Drop Dead Beautiful
- First edition (UK)
- Author: Jackie Collins
- Language: English
- Series: Santangelo novels
- Publisher: Simon & Schuster (UK) St. Martin's Press (US)
- Publication date: 2007
- Publication place: United States
- Media type: Print (Hardcover, paperback)
- Pages: 516
- ISBN: 978-0-743-26804-2 (Paperback)
- OCLC: 71808226
- Preceded by: Dangerous Kiss
- Followed by: Poor Little Bitch Girl

= Drop Dead Beautiful =

2007 novel by Jackie Collins

Drop Dead Beautiful is a 2007 novel by Jackie Collins and the sixth novel in her Santangelo novels series.
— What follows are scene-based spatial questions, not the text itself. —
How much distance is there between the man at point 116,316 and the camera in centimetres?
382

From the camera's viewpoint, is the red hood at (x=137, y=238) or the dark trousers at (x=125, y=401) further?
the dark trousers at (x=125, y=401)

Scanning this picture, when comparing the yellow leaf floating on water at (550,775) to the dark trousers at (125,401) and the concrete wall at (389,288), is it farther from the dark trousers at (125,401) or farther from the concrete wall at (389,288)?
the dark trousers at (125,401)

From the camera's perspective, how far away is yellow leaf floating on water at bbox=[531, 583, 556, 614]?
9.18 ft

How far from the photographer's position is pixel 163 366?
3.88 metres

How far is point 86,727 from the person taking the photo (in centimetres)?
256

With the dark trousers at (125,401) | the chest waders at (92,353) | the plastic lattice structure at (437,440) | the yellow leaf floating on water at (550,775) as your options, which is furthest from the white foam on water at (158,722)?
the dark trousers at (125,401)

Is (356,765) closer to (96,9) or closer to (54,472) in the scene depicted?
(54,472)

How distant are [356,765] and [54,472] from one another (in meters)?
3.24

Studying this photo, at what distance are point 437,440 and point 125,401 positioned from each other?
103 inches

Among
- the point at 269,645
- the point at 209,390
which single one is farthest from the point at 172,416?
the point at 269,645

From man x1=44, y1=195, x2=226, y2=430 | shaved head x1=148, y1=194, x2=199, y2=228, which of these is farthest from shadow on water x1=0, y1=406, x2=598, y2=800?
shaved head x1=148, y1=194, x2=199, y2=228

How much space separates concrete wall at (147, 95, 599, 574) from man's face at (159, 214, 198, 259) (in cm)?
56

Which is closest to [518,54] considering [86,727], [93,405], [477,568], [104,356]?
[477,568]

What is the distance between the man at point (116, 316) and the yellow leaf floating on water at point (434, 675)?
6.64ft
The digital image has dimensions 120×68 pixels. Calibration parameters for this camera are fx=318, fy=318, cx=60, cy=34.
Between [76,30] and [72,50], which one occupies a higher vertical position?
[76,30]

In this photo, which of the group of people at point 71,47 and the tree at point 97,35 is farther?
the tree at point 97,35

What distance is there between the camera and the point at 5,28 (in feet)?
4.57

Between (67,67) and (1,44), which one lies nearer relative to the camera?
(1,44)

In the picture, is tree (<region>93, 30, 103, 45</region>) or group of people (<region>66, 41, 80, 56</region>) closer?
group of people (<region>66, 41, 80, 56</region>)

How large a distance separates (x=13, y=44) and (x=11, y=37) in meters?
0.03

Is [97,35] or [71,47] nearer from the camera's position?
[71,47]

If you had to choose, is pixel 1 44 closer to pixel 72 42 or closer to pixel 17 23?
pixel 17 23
The story takes place in 2000.

==Plot==

The story focuses on the character Anthony Bonar (Enzio Bonatti's grandson), who is seeking revenge against the Santangelo family as Lucky Santangelo is responsible for the deaths of his grandfather and father. Lucky's daughter - the rebellious teenager Maria, also known as "Max" - is arranging to meet up with a mysterious boy on the internet, in the hopes of making an ex-boyfriend jealous. However, the mystery boy turns out to be a middle-aged man named Henry, who has a hatred for Max's mother Lucky as she did not cast him for a movie which she developed a few years ago. On the day of meeting Henry in Big Bear, many miles away from her Bel Air home, Max meets the nineteen-year-old Ace.